For the so avant-garde, it might as well be lo-fi alternative crowd, there was Little Red Suitcase who we saw in the middle of a torrential downpour while they played songs about the rain. Very distinct and awesome sound and I snagged their latest CD from them direct, but they sadly do not seem to have made it on iTunes yet.

Finally, there was the trio my partner liked the best, called Indra, which plays old jazz standards with a beautiful soulful energy. They were so good, my partner was already crushing on the singer before we even went to the concert. Sadly, the singer is straight, married, and mono, but they still were amazing. They don’t have a CD yet, but will be releasing one this January of which I will definitely update you all when it happens.
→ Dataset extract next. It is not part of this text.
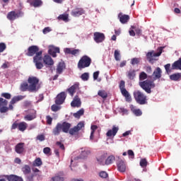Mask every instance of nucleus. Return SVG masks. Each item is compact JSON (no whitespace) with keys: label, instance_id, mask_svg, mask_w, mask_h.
Instances as JSON below:
<instances>
[{"label":"nucleus","instance_id":"nucleus-42","mask_svg":"<svg viewBox=\"0 0 181 181\" xmlns=\"http://www.w3.org/2000/svg\"><path fill=\"white\" fill-rule=\"evenodd\" d=\"M50 181H64V177L60 175H55L51 178Z\"/></svg>","mask_w":181,"mask_h":181},{"label":"nucleus","instance_id":"nucleus-33","mask_svg":"<svg viewBox=\"0 0 181 181\" xmlns=\"http://www.w3.org/2000/svg\"><path fill=\"white\" fill-rule=\"evenodd\" d=\"M23 98H25V96L23 95L15 96L11 99L10 104H13V105L16 104V103H18V101H21L23 100Z\"/></svg>","mask_w":181,"mask_h":181},{"label":"nucleus","instance_id":"nucleus-61","mask_svg":"<svg viewBox=\"0 0 181 181\" xmlns=\"http://www.w3.org/2000/svg\"><path fill=\"white\" fill-rule=\"evenodd\" d=\"M91 132H93L95 134L96 129H98V125H92L90 127Z\"/></svg>","mask_w":181,"mask_h":181},{"label":"nucleus","instance_id":"nucleus-44","mask_svg":"<svg viewBox=\"0 0 181 181\" xmlns=\"http://www.w3.org/2000/svg\"><path fill=\"white\" fill-rule=\"evenodd\" d=\"M78 129H77V127L75 126L71 129H69V134H70V135H76V134H77V132H78Z\"/></svg>","mask_w":181,"mask_h":181},{"label":"nucleus","instance_id":"nucleus-40","mask_svg":"<svg viewBox=\"0 0 181 181\" xmlns=\"http://www.w3.org/2000/svg\"><path fill=\"white\" fill-rule=\"evenodd\" d=\"M114 160H115V157H114V156H110L105 162V165H111V163H112V162H114Z\"/></svg>","mask_w":181,"mask_h":181},{"label":"nucleus","instance_id":"nucleus-19","mask_svg":"<svg viewBox=\"0 0 181 181\" xmlns=\"http://www.w3.org/2000/svg\"><path fill=\"white\" fill-rule=\"evenodd\" d=\"M60 125L62 132H64V134H69L70 128H71V124L67 122H64L62 124L60 123Z\"/></svg>","mask_w":181,"mask_h":181},{"label":"nucleus","instance_id":"nucleus-22","mask_svg":"<svg viewBox=\"0 0 181 181\" xmlns=\"http://www.w3.org/2000/svg\"><path fill=\"white\" fill-rule=\"evenodd\" d=\"M117 169L119 172L124 173L125 170H127V164L124 162L122 160H119L117 163Z\"/></svg>","mask_w":181,"mask_h":181},{"label":"nucleus","instance_id":"nucleus-28","mask_svg":"<svg viewBox=\"0 0 181 181\" xmlns=\"http://www.w3.org/2000/svg\"><path fill=\"white\" fill-rule=\"evenodd\" d=\"M66 69V65L64 62H59L57 66V74H62L63 70Z\"/></svg>","mask_w":181,"mask_h":181},{"label":"nucleus","instance_id":"nucleus-18","mask_svg":"<svg viewBox=\"0 0 181 181\" xmlns=\"http://www.w3.org/2000/svg\"><path fill=\"white\" fill-rule=\"evenodd\" d=\"M15 151L19 155L25 153V143H18L15 146Z\"/></svg>","mask_w":181,"mask_h":181},{"label":"nucleus","instance_id":"nucleus-12","mask_svg":"<svg viewBox=\"0 0 181 181\" xmlns=\"http://www.w3.org/2000/svg\"><path fill=\"white\" fill-rule=\"evenodd\" d=\"M93 36V39L96 43H103L105 40V35L103 33L95 32Z\"/></svg>","mask_w":181,"mask_h":181},{"label":"nucleus","instance_id":"nucleus-49","mask_svg":"<svg viewBox=\"0 0 181 181\" xmlns=\"http://www.w3.org/2000/svg\"><path fill=\"white\" fill-rule=\"evenodd\" d=\"M6 49V44L4 42H0V53H2Z\"/></svg>","mask_w":181,"mask_h":181},{"label":"nucleus","instance_id":"nucleus-55","mask_svg":"<svg viewBox=\"0 0 181 181\" xmlns=\"http://www.w3.org/2000/svg\"><path fill=\"white\" fill-rule=\"evenodd\" d=\"M1 97H4V98H6L7 100H11L12 95H11V93H4L1 94Z\"/></svg>","mask_w":181,"mask_h":181},{"label":"nucleus","instance_id":"nucleus-36","mask_svg":"<svg viewBox=\"0 0 181 181\" xmlns=\"http://www.w3.org/2000/svg\"><path fill=\"white\" fill-rule=\"evenodd\" d=\"M98 95H99V97H101V98L105 99L108 97V93L104 90H100L98 92Z\"/></svg>","mask_w":181,"mask_h":181},{"label":"nucleus","instance_id":"nucleus-6","mask_svg":"<svg viewBox=\"0 0 181 181\" xmlns=\"http://www.w3.org/2000/svg\"><path fill=\"white\" fill-rule=\"evenodd\" d=\"M163 48L160 47L158 48V52H155V51H151L146 54V59L149 63L153 64V62H156V57H159L162 54V51Z\"/></svg>","mask_w":181,"mask_h":181},{"label":"nucleus","instance_id":"nucleus-48","mask_svg":"<svg viewBox=\"0 0 181 181\" xmlns=\"http://www.w3.org/2000/svg\"><path fill=\"white\" fill-rule=\"evenodd\" d=\"M115 59L117 62H119V60H121V54H119V51H115Z\"/></svg>","mask_w":181,"mask_h":181},{"label":"nucleus","instance_id":"nucleus-8","mask_svg":"<svg viewBox=\"0 0 181 181\" xmlns=\"http://www.w3.org/2000/svg\"><path fill=\"white\" fill-rule=\"evenodd\" d=\"M28 128V123L25 122H18V120L14 122L13 124L11 125V129H18V131H21V132H24V131H26V129Z\"/></svg>","mask_w":181,"mask_h":181},{"label":"nucleus","instance_id":"nucleus-62","mask_svg":"<svg viewBox=\"0 0 181 181\" xmlns=\"http://www.w3.org/2000/svg\"><path fill=\"white\" fill-rule=\"evenodd\" d=\"M50 28L49 27H46L43 29L42 32L44 33V35H46V33H49V32H50Z\"/></svg>","mask_w":181,"mask_h":181},{"label":"nucleus","instance_id":"nucleus-24","mask_svg":"<svg viewBox=\"0 0 181 181\" xmlns=\"http://www.w3.org/2000/svg\"><path fill=\"white\" fill-rule=\"evenodd\" d=\"M118 18L119 19V22L122 23H128V21H129V16L128 15L123 14L122 13H119L118 14Z\"/></svg>","mask_w":181,"mask_h":181},{"label":"nucleus","instance_id":"nucleus-52","mask_svg":"<svg viewBox=\"0 0 181 181\" xmlns=\"http://www.w3.org/2000/svg\"><path fill=\"white\" fill-rule=\"evenodd\" d=\"M99 176L103 179H107V177H108V173L105 171H102L100 173Z\"/></svg>","mask_w":181,"mask_h":181},{"label":"nucleus","instance_id":"nucleus-54","mask_svg":"<svg viewBox=\"0 0 181 181\" xmlns=\"http://www.w3.org/2000/svg\"><path fill=\"white\" fill-rule=\"evenodd\" d=\"M78 131H81L82 128H84V122H80L76 126Z\"/></svg>","mask_w":181,"mask_h":181},{"label":"nucleus","instance_id":"nucleus-30","mask_svg":"<svg viewBox=\"0 0 181 181\" xmlns=\"http://www.w3.org/2000/svg\"><path fill=\"white\" fill-rule=\"evenodd\" d=\"M181 78V73L173 74L170 76V79L173 81H179Z\"/></svg>","mask_w":181,"mask_h":181},{"label":"nucleus","instance_id":"nucleus-43","mask_svg":"<svg viewBox=\"0 0 181 181\" xmlns=\"http://www.w3.org/2000/svg\"><path fill=\"white\" fill-rule=\"evenodd\" d=\"M141 63V58H132L131 59V64L135 66V64H139Z\"/></svg>","mask_w":181,"mask_h":181},{"label":"nucleus","instance_id":"nucleus-11","mask_svg":"<svg viewBox=\"0 0 181 181\" xmlns=\"http://www.w3.org/2000/svg\"><path fill=\"white\" fill-rule=\"evenodd\" d=\"M118 131H119V127L118 126L113 125L112 129L107 132L106 136H107V138H114V136L118 134Z\"/></svg>","mask_w":181,"mask_h":181},{"label":"nucleus","instance_id":"nucleus-53","mask_svg":"<svg viewBox=\"0 0 181 181\" xmlns=\"http://www.w3.org/2000/svg\"><path fill=\"white\" fill-rule=\"evenodd\" d=\"M56 146H59V148H60V149H62V151H64L65 149L64 144H63V143H62L61 141H57Z\"/></svg>","mask_w":181,"mask_h":181},{"label":"nucleus","instance_id":"nucleus-38","mask_svg":"<svg viewBox=\"0 0 181 181\" xmlns=\"http://www.w3.org/2000/svg\"><path fill=\"white\" fill-rule=\"evenodd\" d=\"M42 4L43 2H42V0H33L31 5H33L34 8H37L39 6H42Z\"/></svg>","mask_w":181,"mask_h":181},{"label":"nucleus","instance_id":"nucleus-58","mask_svg":"<svg viewBox=\"0 0 181 181\" xmlns=\"http://www.w3.org/2000/svg\"><path fill=\"white\" fill-rule=\"evenodd\" d=\"M37 141H40V142H42V141H45V137L43 134H39L37 136Z\"/></svg>","mask_w":181,"mask_h":181},{"label":"nucleus","instance_id":"nucleus-17","mask_svg":"<svg viewBox=\"0 0 181 181\" xmlns=\"http://www.w3.org/2000/svg\"><path fill=\"white\" fill-rule=\"evenodd\" d=\"M71 106L74 108H80L81 107V99L78 98V95H76L74 100L71 103Z\"/></svg>","mask_w":181,"mask_h":181},{"label":"nucleus","instance_id":"nucleus-31","mask_svg":"<svg viewBox=\"0 0 181 181\" xmlns=\"http://www.w3.org/2000/svg\"><path fill=\"white\" fill-rule=\"evenodd\" d=\"M21 170L23 173V175H25V176L27 175L30 174V172H32V170L30 169V166L28 165H25L22 168Z\"/></svg>","mask_w":181,"mask_h":181},{"label":"nucleus","instance_id":"nucleus-56","mask_svg":"<svg viewBox=\"0 0 181 181\" xmlns=\"http://www.w3.org/2000/svg\"><path fill=\"white\" fill-rule=\"evenodd\" d=\"M50 151H52L50 147H45V148H43V153L45 155H49L50 153Z\"/></svg>","mask_w":181,"mask_h":181},{"label":"nucleus","instance_id":"nucleus-59","mask_svg":"<svg viewBox=\"0 0 181 181\" xmlns=\"http://www.w3.org/2000/svg\"><path fill=\"white\" fill-rule=\"evenodd\" d=\"M167 73H170V64H167L164 66Z\"/></svg>","mask_w":181,"mask_h":181},{"label":"nucleus","instance_id":"nucleus-29","mask_svg":"<svg viewBox=\"0 0 181 181\" xmlns=\"http://www.w3.org/2000/svg\"><path fill=\"white\" fill-rule=\"evenodd\" d=\"M7 180L8 181H23V178H22V177H19L15 175H8Z\"/></svg>","mask_w":181,"mask_h":181},{"label":"nucleus","instance_id":"nucleus-26","mask_svg":"<svg viewBox=\"0 0 181 181\" xmlns=\"http://www.w3.org/2000/svg\"><path fill=\"white\" fill-rule=\"evenodd\" d=\"M171 70H181V58L172 64Z\"/></svg>","mask_w":181,"mask_h":181},{"label":"nucleus","instance_id":"nucleus-5","mask_svg":"<svg viewBox=\"0 0 181 181\" xmlns=\"http://www.w3.org/2000/svg\"><path fill=\"white\" fill-rule=\"evenodd\" d=\"M91 62L92 60L90 57L83 55L78 62V69H79V70H83V69L90 67L91 65Z\"/></svg>","mask_w":181,"mask_h":181},{"label":"nucleus","instance_id":"nucleus-25","mask_svg":"<svg viewBox=\"0 0 181 181\" xmlns=\"http://www.w3.org/2000/svg\"><path fill=\"white\" fill-rule=\"evenodd\" d=\"M78 89V84L75 83L73 86H71L69 88L66 90V91L69 93V94L71 95V97H73L74 95V93Z\"/></svg>","mask_w":181,"mask_h":181},{"label":"nucleus","instance_id":"nucleus-23","mask_svg":"<svg viewBox=\"0 0 181 181\" xmlns=\"http://www.w3.org/2000/svg\"><path fill=\"white\" fill-rule=\"evenodd\" d=\"M64 52L66 54H72V56H77L80 53V49H73L71 48H65Z\"/></svg>","mask_w":181,"mask_h":181},{"label":"nucleus","instance_id":"nucleus-37","mask_svg":"<svg viewBox=\"0 0 181 181\" xmlns=\"http://www.w3.org/2000/svg\"><path fill=\"white\" fill-rule=\"evenodd\" d=\"M43 165V162H42V159L40 158H36L33 163V166H42Z\"/></svg>","mask_w":181,"mask_h":181},{"label":"nucleus","instance_id":"nucleus-2","mask_svg":"<svg viewBox=\"0 0 181 181\" xmlns=\"http://www.w3.org/2000/svg\"><path fill=\"white\" fill-rule=\"evenodd\" d=\"M139 86L144 90L147 94H151L152 93V88H155L156 85L153 81L146 79L148 78V74L144 71H142L139 74Z\"/></svg>","mask_w":181,"mask_h":181},{"label":"nucleus","instance_id":"nucleus-60","mask_svg":"<svg viewBox=\"0 0 181 181\" xmlns=\"http://www.w3.org/2000/svg\"><path fill=\"white\" fill-rule=\"evenodd\" d=\"M127 153H128L129 156L132 157V159H134V158L135 157V154L134 153V151L132 150H129L127 151Z\"/></svg>","mask_w":181,"mask_h":181},{"label":"nucleus","instance_id":"nucleus-35","mask_svg":"<svg viewBox=\"0 0 181 181\" xmlns=\"http://www.w3.org/2000/svg\"><path fill=\"white\" fill-rule=\"evenodd\" d=\"M107 158V154H103L100 156L99 158H97V161L98 162L99 165H104V160H105Z\"/></svg>","mask_w":181,"mask_h":181},{"label":"nucleus","instance_id":"nucleus-63","mask_svg":"<svg viewBox=\"0 0 181 181\" xmlns=\"http://www.w3.org/2000/svg\"><path fill=\"white\" fill-rule=\"evenodd\" d=\"M100 75V71H97L93 73V78L95 80H97V78H98V76Z\"/></svg>","mask_w":181,"mask_h":181},{"label":"nucleus","instance_id":"nucleus-15","mask_svg":"<svg viewBox=\"0 0 181 181\" xmlns=\"http://www.w3.org/2000/svg\"><path fill=\"white\" fill-rule=\"evenodd\" d=\"M43 63L45 64L46 67H52L54 64V61L52 59L49 55H45L42 58Z\"/></svg>","mask_w":181,"mask_h":181},{"label":"nucleus","instance_id":"nucleus-7","mask_svg":"<svg viewBox=\"0 0 181 181\" xmlns=\"http://www.w3.org/2000/svg\"><path fill=\"white\" fill-rule=\"evenodd\" d=\"M119 88L122 93V95L123 97H124L127 103H131L132 101V98H131V95L129 94V92L125 88V81H121L119 85Z\"/></svg>","mask_w":181,"mask_h":181},{"label":"nucleus","instance_id":"nucleus-14","mask_svg":"<svg viewBox=\"0 0 181 181\" xmlns=\"http://www.w3.org/2000/svg\"><path fill=\"white\" fill-rule=\"evenodd\" d=\"M84 13H86V11H84V8H76L71 12V15L74 18L81 16V15H84Z\"/></svg>","mask_w":181,"mask_h":181},{"label":"nucleus","instance_id":"nucleus-50","mask_svg":"<svg viewBox=\"0 0 181 181\" xmlns=\"http://www.w3.org/2000/svg\"><path fill=\"white\" fill-rule=\"evenodd\" d=\"M133 112L136 117H141V115H142V111H141L139 109L134 110Z\"/></svg>","mask_w":181,"mask_h":181},{"label":"nucleus","instance_id":"nucleus-21","mask_svg":"<svg viewBox=\"0 0 181 181\" xmlns=\"http://www.w3.org/2000/svg\"><path fill=\"white\" fill-rule=\"evenodd\" d=\"M48 53L53 57H57V53H60V48L52 46L49 49Z\"/></svg>","mask_w":181,"mask_h":181},{"label":"nucleus","instance_id":"nucleus-34","mask_svg":"<svg viewBox=\"0 0 181 181\" xmlns=\"http://www.w3.org/2000/svg\"><path fill=\"white\" fill-rule=\"evenodd\" d=\"M58 21H63L64 22H69V14H61L57 17Z\"/></svg>","mask_w":181,"mask_h":181},{"label":"nucleus","instance_id":"nucleus-47","mask_svg":"<svg viewBox=\"0 0 181 181\" xmlns=\"http://www.w3.org/2000/svg\"><path fill=\"white\" fill-rule=\"evenodd\" d=\"M140 166H141V168H146V166H148V161L146 158H143L140 160Z\"/></svg>","mask_w":181,"mask_h":181},{"label":"nucleus","instance_id":"nucleus-16","mask_svg":"<svg viewBox=\"0 0 181 181\" xmlns=\"http://www.w3.org/2000/svg\"><path fill=\"white\" fill-rule=\"evenodd\" d=\"M152 77L153 81H155L156 80H159L162 78V69H160V67L156 68V69L153 72Z\"/></svg>","mask_w":181,"mask_h":181},{"label":"nucleus","instance_id":"nucleus-9","mask_svg":"<svg viewBox=\"0 0 181 181\" xmlns=\"http://www.w3.org/2000/svg\"><path fill=\"white\" fill-rule=\"evenodd\" d=\"M22 16H23V12L21 11H12L8 13L6 18L8 21H11L12 22L18 19V18H22Z\"/></svg>","mask_w":181,"mask_h":181},{"label":"nucleus","instance_id":"nucleus-20","mask_svg":"<svg viewBox=\"0 0 181 181\" xmlns=\"http://www.w3.org/2000/svg\"><path fill=\"white\" fill-rule=\"evenodd\" d=\"M35 118H36V110H30L29 115L24 117L25 121H33Z\"/></svg>","mask_w":181,"mask_h":181},{"label":"nucleus","instance_id":"nucleus-57","mask_svg":"<svg viewBox=\"0 0 181 181\" xmlns=\"http://www.w3.org/2000/svg\"><path fill=\"white\" fill-rule=\"evenodd\" d=\"M46 119H47V124L48 125H52V122L53 121V119L52 118V117L48 115V116L46 117Z\"/></svg>","mask_w":181,"mask_h":181},{"label":"nucleus","instance_id":"nucleus-64","mask_svg":"<svg viewBox=\"0 0 181 181\" xmlns=\"http://www.w3.org/2000/svg\"><path fill=\"white\" fill-rule=\"evenodd\" d=\"M146 73H148V74H152V67H151V66H146Z\"/></svg>","mask_w":181,"mask_h":181},{"label":"nucleus","instance_id":"nucleus-41","mask_svg":"<svg viewBox=\"0 0 181 181\" xmlns=\"http://www.w3.org/2000/svg\"><path fill=\"white\" fill-rule=\"evenodd\" d=\"M35 177H36V175L34 173L27 174V175H25L27 181H35Z\"/></svg>","mask_w":181,"mask_h":181},{"label":"nucleus","instance_id":"nucleus-3","mask_svg":"<svg viewBox=\"0 0 181 181\" xmlns=\"http://www.w3.org/2000/svg\"><path fill=\"white\" fill-rule=\"evenodd\" d=\"M28 83L24 82L21 84V91H30V93H33V91H37V90H39V87H37V84H39V78L37 77L30 76L28 79Z\"/></svg>","mask_w":181,"mask_h":181},{"label":"nucleus","instance_id":"nucleus-1","mask_svg":"<svg viewBox=\"0 0 181 181\" xmlns=\"http://www.w3.org/2000/svg\"><path fill=\"white\" fill-rule=\"evenodd\" d=\"M43 52L39 51V47L37 45H32L28 48L27 52H25V55L29 57H33V62L35 64V67L37 70H41L43 69V57H42Z\"/></svg>","mask_w":181,"mask_h":181},{"label":"nucleus","instance_id":"nucleus-4","mask_svg":"<svg viewBox=\"0 0 181 181\" xmlns=\"http://www.w3.org/2000/svg\"><path fill=\"white\" fill-rule=\"evenodd\" d=\"M133 96L135 101L139 105H145L148 104V97L141 90H135L133 93Z\"/></svg>","mask_w":181,"mask_h":181},{"label":"nucleus","instance_id":"nucleus-39","mask_svg":"<svg viewBox=\"0 0 181 181\" xmlns=\"http://www.w3.org/2000/svg\"><path fill=\"white\" fill-rule=\"evenodd\" d=\"M74 118H80L81 115H84V109H81L77 111L76 113H74Z\"/></svg>","mask_w":181,"mask_h":181},{"label":"nucleus","instance_id":"nucleus-10","mask_svg":"<svg viewBox=\"0 0 181 181\" xmlns=\"http://www.w3.org/2000/svg\"><path fill=\"white\" fill-rule=\"evenodd\" d=\"M8 105V100L0 98V112L4 114V112H8L9 111V108L6 107Z\"/></svg>","mask_w":181,"mask_h":181},{"label":"nucleus","instance_id":"nucleus-45","mask_svg":"<svg viewBox=\"0 0 181 181\" xmlns=\"http://www.w3.org/2000/svg\"><path fill=\"white\" fill-rule=\"evenodd\" d=\"M81 78L83 81H88V78H90V75L88 74V73L85 72L81 76Z\"/></svg>","mask_w":181,"mask_h":181},{"label":"nucleus","instance_id":"nucleus-27","mask_svg":"<svg viewBox=\"0 0 181 181\" xmlns=\"http://www.w3.org/2000/svg\"><path fill=\"white\" fill-rule=\"evenodd\" d=\"M62 127L60 125V123H57L56 127L52 129V134L55 136H57L58 135H60V133L62 132Z\"/></svg>","mask_w":181,"mask_h":181},{"label":"nucleus","instance_id":"nucleus-46","mask_svg":"<svg viewBox=\"0 0 181 181\" xmlns=\"http://www.w3.org/2000/svg\"><path fill=\"white\" fill-rule=\"evenodd\" d=\"M33 173L35 175L37 176V177H40V176H42V171L37 168H33Z\"/></svg>","mask_w":181,"mask_h":181},{"label":"nucleus","instance_id":"nucleus-32","mask_svg":"<svg viewBox=\"0 0 181 181\" xmlns=\"http://www.w3.org/2000/svg\"><path fill=\"white\" fill-rule=\"evenodd\" d=\"M136 71H135V69H130L127 72V77L129 80H134V78H135V76H136Z\"/></svg>","mask_w":181,"mask_h":181},{"label":"nucleus","instance_id":"nucleus-51","mask_svg":"<svg viewBox=\"0 0 181 181\" xmlns=\"http://www.w3.org/2000/svg\"><path fill=\"white\" fill-rule=\"evenodd\" d=\"M51 110L54 112H57V111H59V110H60V107L57 105H52L51 107Z\"/></svg>","mask_w":181,"mask_h":181},{"label":"nucleus","instance_id":"nucleus-13","mask_svg":"<svg viewBox=\"0 0 181 181\" xmlns=\"http://www.w3.org/2000/svg\"><path fill=\"white\" fill-rule=\"evenodd\" d=\"M66 93L62 92L59 94L57 95L56 100H55V104L57 105H62L63 103H64V100H66Z\"/></svg>","mask_w":181,"mask_h":181}]
</instances>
So yeah, good week, good music.


2 Responses to “Jazz Is Not Dead Yet”

  1. playfish said

    i wouldn’t have imagined this was impressive a handful of years ago nonetheless its interesting the way in which age adjusts the means by which you experience unusual concepts, many thanks for the posting it is good to go through something smart occasionally in lieu of the regular garbage mascarading as blogs on the net, i’m off to enjoy a few hands of zynga poker, adios for now

  2. Colin Morgan-Dennis said

    I enjoyed your post and your analysis.

    My partner and I won free tickets to the Guelph Jazz Festival in Guelph, Toronto and were treated to a pretty good weekend of mostly avant garde jazz: Muhal Richard Abrams, Roscoe Mitchell and George Lewis; Henry Grimes. Sangam featuring Charles Lloyd, Zakir Hussain and Eric Harland.

    I agree with your header, Jazz is not dead yet. Long live jazz!